ORCHARD PARK, N.Y. — Dwayne Haskins’ eyes told his teammates he was ready for this.
Adrian Peterson could tell his rookie teammate was dialed in for the first start of his NFL career, which turned out to be a 24-9 Washington Redskins loss to the Buffalo Bills.
“I saw the confidence in his eyes,” Peterson said. “I thought he came out and did a great job. It wasn’t all perfect — not only at the quarterback position, but the running back position, the offensive line and the receivers as well.”
Wide receiver Paul Richardson, too, mentioned Haskins’ optical organs when discussing him — pertaining more to how he acted in the huddle and on the sideline than during play.
“I like that he came in, he looked us in our eyes,” Richardson said. “He asked us what we saw. He told us what he saw. He asked us about matchups. Whenever he went to one side, and he didn’t go to the other side obviously, he’ll come ask us, like, ‘What did I have on the back side? Do you feel like you could beat him? Did you beat him? Was it man or zone?’”
The Redskins fell to 1-8 with the loss, but Haskins performed better than in his previous outings against the Giants and Vikings, when he entered in the second half after Case Keenum sustained injuries.
Haskins finished 15-for-22 for 144 yards, throwing neither a touchdown nor an interception but took four sacks. Washington’s three scoring drives all ended in field goals, something the offense continues to struggle and grapple with. But it’s still some improvement over what Haskins previously produced, and it could mark the start of the Haskins era, a moment to turn the page — that is, as long as he is named the starter again.
“In my short career and the amount of reps I’ve had throughout my career, I just wanted to play natural and play instinctive,” Haskins said, “and I felt that going into this game the more and more snaps that I got, and hopefully I keep going in the bye week and the rest of the season.”
One of those instinctive plays Haskins made was a scramble on a third-and-6 in the fourth quarter. He quickly recognized the man defense left open field to his left, and he darted out of the pocket to pick up nine yards.
“Yeah, I was like Michael Vick, I needed two hands on the ball,” Haskins said. “One hole, brought a motion in with the zebra. There was no one accounting for the quarterback. We ran a quick seam concept and there was literally nobody there so I said, ‘I’m going to take off,’ and I did.”
Interim coach Bill Callahan didn’t say whether Haskins will start in two weeks against the New York Jets following Washington’s bye week. But he was happy with Haskins’ start, saying he carried a lot over from the classroom to the field.
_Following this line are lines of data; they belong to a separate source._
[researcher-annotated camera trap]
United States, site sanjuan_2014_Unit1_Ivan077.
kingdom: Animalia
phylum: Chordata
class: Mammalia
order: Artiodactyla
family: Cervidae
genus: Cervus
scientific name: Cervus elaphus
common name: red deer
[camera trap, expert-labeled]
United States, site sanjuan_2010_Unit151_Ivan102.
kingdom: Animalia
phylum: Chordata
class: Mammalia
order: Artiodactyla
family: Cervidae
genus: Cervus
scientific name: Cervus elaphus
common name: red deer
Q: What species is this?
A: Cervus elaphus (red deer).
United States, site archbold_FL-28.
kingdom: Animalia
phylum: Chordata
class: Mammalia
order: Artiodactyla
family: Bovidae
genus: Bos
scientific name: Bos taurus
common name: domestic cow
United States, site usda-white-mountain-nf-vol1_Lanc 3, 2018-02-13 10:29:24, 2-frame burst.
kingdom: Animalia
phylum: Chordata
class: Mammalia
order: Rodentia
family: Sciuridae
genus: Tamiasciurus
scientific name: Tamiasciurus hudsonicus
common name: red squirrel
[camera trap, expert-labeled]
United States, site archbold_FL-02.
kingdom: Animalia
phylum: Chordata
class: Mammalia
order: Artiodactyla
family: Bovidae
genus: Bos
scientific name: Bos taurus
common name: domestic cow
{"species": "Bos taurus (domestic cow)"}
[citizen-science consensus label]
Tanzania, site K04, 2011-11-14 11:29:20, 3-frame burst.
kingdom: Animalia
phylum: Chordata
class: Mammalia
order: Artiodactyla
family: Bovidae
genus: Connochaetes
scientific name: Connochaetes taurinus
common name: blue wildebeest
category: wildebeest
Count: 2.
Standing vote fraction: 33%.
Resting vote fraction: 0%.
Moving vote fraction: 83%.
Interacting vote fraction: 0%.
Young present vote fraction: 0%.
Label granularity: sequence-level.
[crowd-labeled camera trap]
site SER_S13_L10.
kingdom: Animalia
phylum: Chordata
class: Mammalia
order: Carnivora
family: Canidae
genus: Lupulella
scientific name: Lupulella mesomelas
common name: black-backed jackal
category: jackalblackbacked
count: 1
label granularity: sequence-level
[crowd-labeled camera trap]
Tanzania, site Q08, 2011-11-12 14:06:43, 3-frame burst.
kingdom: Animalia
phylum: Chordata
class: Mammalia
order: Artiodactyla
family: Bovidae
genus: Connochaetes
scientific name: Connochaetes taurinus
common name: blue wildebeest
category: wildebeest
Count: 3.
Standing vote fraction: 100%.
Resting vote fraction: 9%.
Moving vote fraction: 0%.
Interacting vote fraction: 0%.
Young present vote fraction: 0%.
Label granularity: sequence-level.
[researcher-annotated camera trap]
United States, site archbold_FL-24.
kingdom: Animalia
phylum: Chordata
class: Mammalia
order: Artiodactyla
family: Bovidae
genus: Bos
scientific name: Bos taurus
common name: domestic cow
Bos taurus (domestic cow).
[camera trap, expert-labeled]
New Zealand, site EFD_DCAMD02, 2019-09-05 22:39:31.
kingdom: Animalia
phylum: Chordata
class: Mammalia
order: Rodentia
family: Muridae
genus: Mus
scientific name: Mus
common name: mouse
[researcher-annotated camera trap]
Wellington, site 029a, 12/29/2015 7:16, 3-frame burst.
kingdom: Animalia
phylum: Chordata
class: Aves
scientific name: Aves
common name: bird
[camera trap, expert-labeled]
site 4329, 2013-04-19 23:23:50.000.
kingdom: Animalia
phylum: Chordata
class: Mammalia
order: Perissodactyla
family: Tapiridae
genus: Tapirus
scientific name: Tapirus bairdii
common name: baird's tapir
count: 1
Callahan and offensive coordinator Kevin O’Connell continued to employ a conservative game plan. Since Jay Gruden was fired and Callahan was elevated, the Redskins have doubled down on establishing the run — you could say leaning on it. Haskins rarely threw deep downfield, which Callahan partly attributed to the wind in western New York.
“We just wanted to manage the ball and not to be conservative, but just be effective and be efficient,” he said. “I thought we were, up until we get into those third down situations or penalty situation that would back us up.”
Peterson gained 101 of his 108 rushing yards Sunday in the first half, which surely contributed to keeping Haskins comfortable.
“I’ve been a fan of AP since I was eight years old, so it’s kind of like ‘Oh my god, it’s Adrian Peterson,’” Haskins said, “but it’s like ‘Oh, he’s my teammate now,’ so I’ve been making a couple jokes about him — ‘You’re getting old, man. You got to break that for a touchdown.’”
Haskins added that Peterson talked to him before the game about “taking ownership of this.” Peterson was asked postgame if Haskins showed enough to keep the starting gig.
“I feel like he did a great job. Yeah, of course,” he said, before adding, “Let me look at the film and see.”
Callahan and his staff, too, now will turn to the film; they have almost two weeks to decide whether to keep getting the rookie reps in what’s otherwise a lost season.